03/12/2014 - 10:00am to 11:00am
NCAR Mesa Lab Main Seminar Room


Joint CISL and NESL/CGD Seminar

Dr. Melissa Bukovsky, CISL/IMAGe



Climate models are challenged by the complexity of the North American monsoon (NAM) system.  Here, dynamically downscaled simulations produced as a part of the North American Regional Climate Change Assessment Program (NARCCAP) are be assessed for their skill in reproducing NAM system precipitation and the drivers behind the precipitation.  NARCCAP has produced 50-km horizontal resolution climate change simulations using 6 regional climate models (RCMs) to dynamically downscale 4 coupled atmosphere-ocean global climate models (AOGCMs), and two 50-km atmosphere-only global climate model (AOGCM) time slice simulations.
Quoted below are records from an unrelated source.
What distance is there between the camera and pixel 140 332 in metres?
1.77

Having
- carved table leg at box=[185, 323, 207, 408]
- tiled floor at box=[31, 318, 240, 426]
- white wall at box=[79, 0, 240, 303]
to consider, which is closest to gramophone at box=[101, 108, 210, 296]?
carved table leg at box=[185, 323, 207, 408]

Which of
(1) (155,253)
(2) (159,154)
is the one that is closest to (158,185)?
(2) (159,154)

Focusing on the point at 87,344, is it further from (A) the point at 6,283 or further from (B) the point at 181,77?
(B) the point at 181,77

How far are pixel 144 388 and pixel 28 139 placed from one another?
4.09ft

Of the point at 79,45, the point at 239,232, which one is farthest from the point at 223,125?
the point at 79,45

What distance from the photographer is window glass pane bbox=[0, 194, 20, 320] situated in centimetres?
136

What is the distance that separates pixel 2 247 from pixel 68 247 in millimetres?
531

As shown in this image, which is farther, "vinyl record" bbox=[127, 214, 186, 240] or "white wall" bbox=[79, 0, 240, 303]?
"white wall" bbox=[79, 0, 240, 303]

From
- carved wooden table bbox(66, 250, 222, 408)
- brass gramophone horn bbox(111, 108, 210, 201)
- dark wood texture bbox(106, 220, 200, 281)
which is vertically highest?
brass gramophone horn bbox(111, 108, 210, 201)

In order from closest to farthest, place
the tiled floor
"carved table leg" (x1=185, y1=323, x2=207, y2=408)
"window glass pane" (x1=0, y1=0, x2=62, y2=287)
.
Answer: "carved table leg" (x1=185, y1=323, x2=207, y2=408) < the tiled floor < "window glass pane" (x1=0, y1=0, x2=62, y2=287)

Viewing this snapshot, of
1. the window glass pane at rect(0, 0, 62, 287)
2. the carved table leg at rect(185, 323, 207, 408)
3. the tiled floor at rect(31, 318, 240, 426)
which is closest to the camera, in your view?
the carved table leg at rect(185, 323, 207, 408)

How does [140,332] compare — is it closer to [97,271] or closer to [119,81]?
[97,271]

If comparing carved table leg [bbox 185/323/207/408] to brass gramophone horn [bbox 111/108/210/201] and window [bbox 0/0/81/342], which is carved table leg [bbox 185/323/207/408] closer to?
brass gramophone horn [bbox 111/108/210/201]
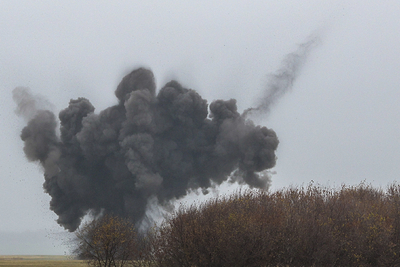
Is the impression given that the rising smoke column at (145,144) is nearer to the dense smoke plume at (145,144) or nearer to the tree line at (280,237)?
the dense smoke plume at (145,144)

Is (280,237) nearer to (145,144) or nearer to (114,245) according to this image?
(114,245)

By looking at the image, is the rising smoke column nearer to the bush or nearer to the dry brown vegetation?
the bush

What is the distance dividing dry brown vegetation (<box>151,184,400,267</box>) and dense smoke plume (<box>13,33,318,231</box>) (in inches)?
1339

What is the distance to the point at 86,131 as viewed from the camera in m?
70.2

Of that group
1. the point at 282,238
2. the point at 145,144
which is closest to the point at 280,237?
the point at 282,238

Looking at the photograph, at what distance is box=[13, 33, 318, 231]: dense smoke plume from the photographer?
70562 mm

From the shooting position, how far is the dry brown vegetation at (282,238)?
102ft

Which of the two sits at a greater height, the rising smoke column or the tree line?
the rising smoke column

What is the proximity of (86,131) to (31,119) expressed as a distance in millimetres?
12136

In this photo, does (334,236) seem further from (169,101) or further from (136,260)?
(169,101)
Projections from these simulations are made for a 30-year, mid-century period. 

The goal is to find a meaningful subset of models with credible simulations.  Biases are examined and the effect those biases have on projections is discussed.  In this case, it is clear that the skill of the different regional climate models (RCMs) is largely governed by the skill of the forcing or “parent” atmosphere-ocean couple global climate model (AOGCM) in the historical period, and the inherited biases can be near fatal for the RCMs in some cases.  Similarly, the magnitude of the precipitation changes in the RCM projections can be grouped, for the most part, by strength of their precipitation bias and by driving AOGCM.  Specifically, the RCMs with the strongest changes are often the most biased and potentially the least credible.  So, while there is strong agreement across the full ensemble of NARCCAP simulations regarding a decrease in total NAM system precipitation and precipitation frequency, the strength of the decrease varies greatly when the models are grouped instead by perceived skill.